In today’s digital era, it’s important to set up an online presence and e-commerce platform. In fact, you’ll have trouble being successful without it. This is because customers are increasingly shopping online and using google to find out more information on your products. On top of this, websites offer advantages like:
- Keeping your store open 24 hours a day, on weekends and on holidays, which increases sales.
- Helping you reach customers around the world.
- Allowing customers to read reviews about your products, which can raise your brand’s credibility.
You can enhance your online presence even more by starting a blog. This can help you establish yourself as an expert in your field. You can also use search engine optimization (SEO) to increase your brand’s visibility on Google searches. And it’s always a good idea to post on social media platforms, where your audience visits frequently.

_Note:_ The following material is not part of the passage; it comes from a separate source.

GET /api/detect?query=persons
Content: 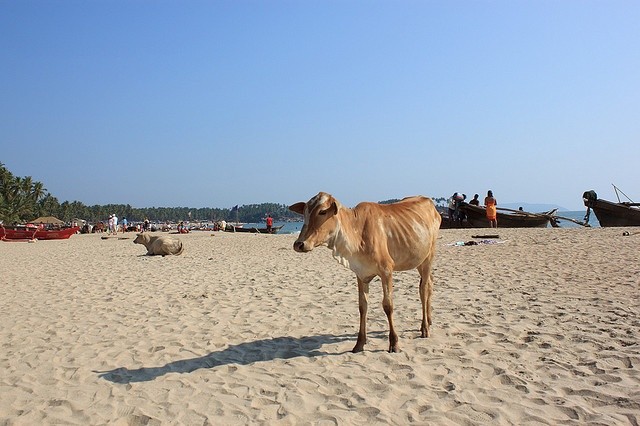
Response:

7. Develop a Marketing Plan
Every startup needs to spend different amounts of money and time on marketing. It’s an important expense, because it helps you:
- Establish a brand identity
- Stand out from competition
- Create customer relationships and build loyalty
- Increase visibility, which attracts new customers
- Strengthen your company’s reputation
Some startup marketing activities you should look into include:
- Using social media to engage customers and promote coupons or deals
- Giving rewards out for referrals, which brings in more business
- Offering free samples or demos in your store
- Sponsoring events to get your name out there in local communities
8. Build a Customer Base
In order for your startup business to have long-term success, you’ll want to build a customer base. These loyal customers can help with:
- Boosting your sales, because they’re willing to keep spending at your company
- Sending a message to new customers that your brand is trustworthy
- Gaining referrals, which saves you time and effort with finding new customers
Some ways you can attract and retain customers include:
- Regularly offering a great product or service
- Launching loyalty programs to keep them coming in
- Using affiliate marketing on social media, which involves paying influencers to promote products to your target audience
- Focusing on great customer service
- Using market research to understand your customers’ expectations better
- Asking for feedback directly from the customer
On top of this, the International Council of Shopping Centers (ICSC) found that 92% of consumers said their loyalty to specific retailers was because they offered prices that were fair and matched the value of their product, while 79% said it was because of product quality.4
9. Plan to Change
Startups change drastically within their first few years in operation. A key to success is to evolve and adapt your business model to your market and industry.
Some strategies to make sure you’re prepared to adapt are:
- Hiring forward thinkers so you know your team is adaptable
- Listening to feedback from customers, suppliers and others that you work with
- Staying updated on trends in your industry
Remember, it’s businesses that are willing to evolve with consumer expectations that are able to establish themselves for years to come.